X-Men Legends 2
Mit Fäusten, Füßen und Spezialattacken nehmen Sie es mit dem Obermotz Apocalypse auf.
Mit einem kräftigen Aufwärtshaken haben Sie den Gegner (rot markiert) erwischt.
Enge Klamotten, geschwellte Brust, stolzer Blick: Die Protagonisten aus X-Men Legends 2: Rise of Apocalypse bestreiten bereits ihr zweites Action-Rollenspiel. Diesmal nicht nur auf Konsole, sondern auch auf dem PC. Der Entwickler: Raven Software (Quake 4).
Die Geschichte ist schnell erzählt: Der böse Apocalypse werkelt an einer neuen Weltordnung, was den X-Männern und -Weiblein überhaupt nicht in den Kram passt.
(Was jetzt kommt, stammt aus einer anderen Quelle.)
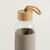 Botella de vidrio con tapa de bambú y funda de silicona | Visón en internet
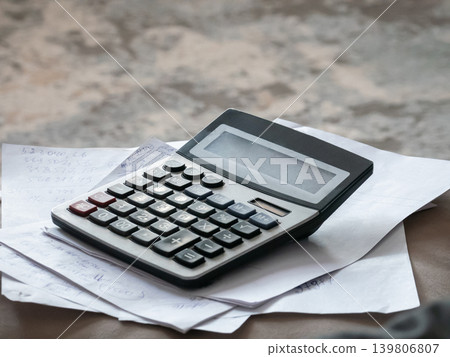 Calculator on paper with number notes. Accounting, finance calculations, tax preparation, budget management and business planning concept. Calculator on paper with number notes. Accounting, finance calculations, tax preparation, budget management and business planning concept. 139806807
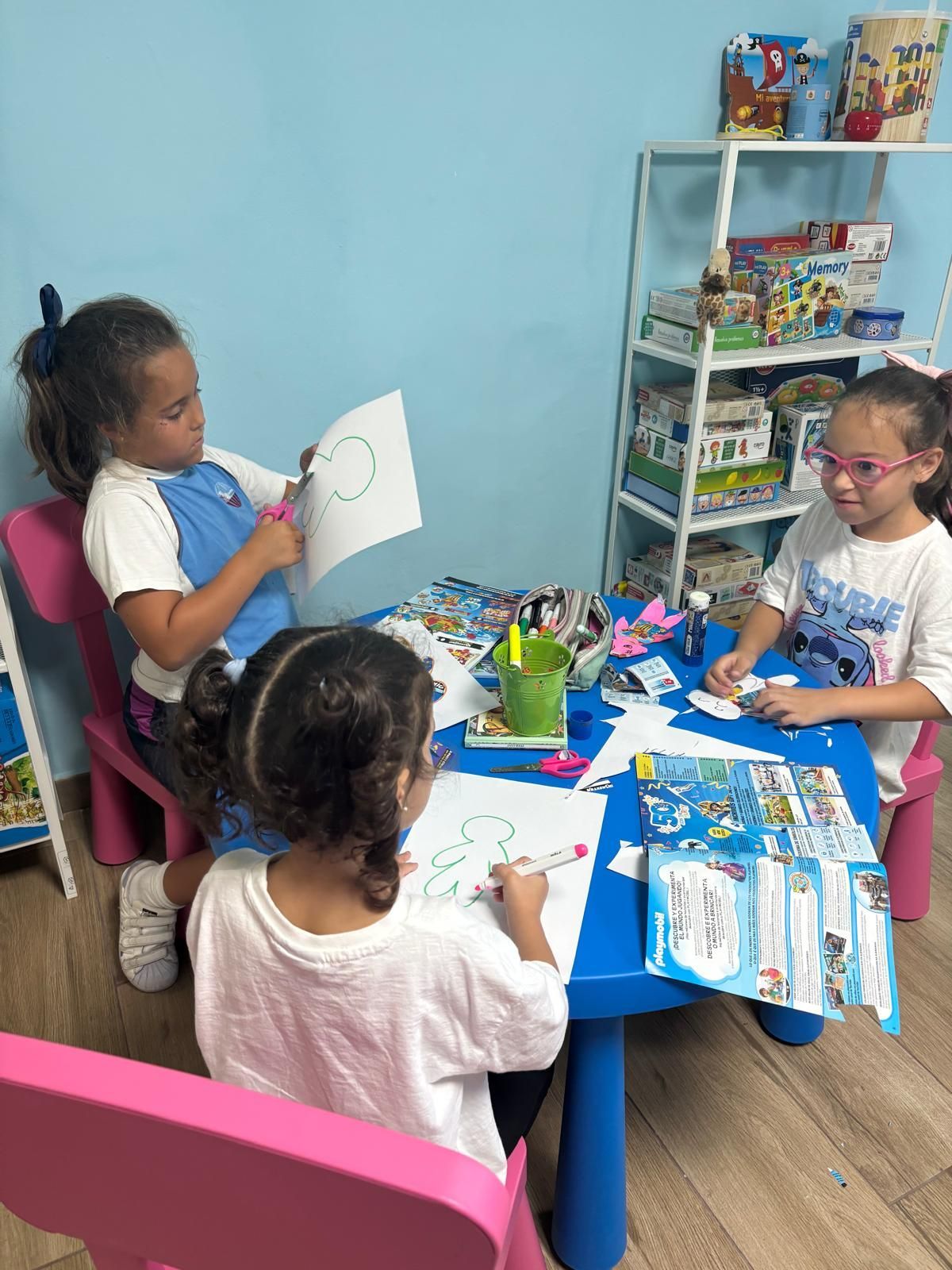 Tres niñas haciendo manualidades en una mesa azul, una cortando un círculo, la otra dibujando.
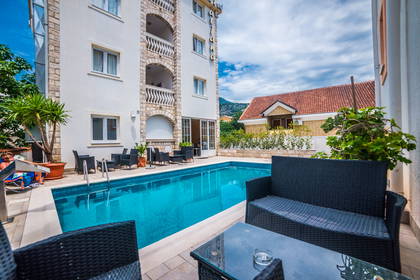 Hotelowy basen z turkusową wodą i czarnymi meblami wypoczynkowymi.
Also verbünden sie sich mit den bösen Mutanten aus Magnetos Bruderschaft und retten den Planeten aus den Klauen von Apocalypse. Kenner der Comics und Kinofilme fühlen sich heimisch, andere können mit den Namen von 16 wählbaren Charakteren (etwa Cyclops, Colossus oder Abyss) vermutlich nichts anfangen.
Statt sich mit solchen Nebensächlichkeiten herumzuschlagen, dürfen Sie auch direkt mit Ihrer vierköpfigen Party durch dichte Dschungel und unterirdische Versuchslabore ziehen. Alle paar Meter stößt Ihre Gruppe auf Söldner, mutierte Insekten oder Blitze werfende Riesenvögel. In solchen handfesten Auseinandersetzungen leisten Ihre KI-Begleiter gute Arbeit.
Sie verhauen die Widersacher selbstständig, selten gibt es Aussetzer. Das macht den Reiz des Spiels aus. Spektakuläre Kombos und Spezialattacken verwandeln die Prügelorgie in ein echtes Schauspiel. Dafür überzeugen die Rollenspielelemente kaum.
Zwar verteilen Sie mit jedem Levelaufstieg Erfahrungspunkte in Gesundheit oder Geschwindigkeit, abgesehen von der obligatorischen Werteerhöhung haben Ihre Supermänner aber nichts davon. Selbst die ausbaufähigen Spezialfertigkeiten wirken wie ein liebloser Rollenspielaufguss. Mit mehr Tiefe wäre X-Men Legends 2 zwar nach wie vor ein kurzes Abenteuer, dafür aber ein spannenderes.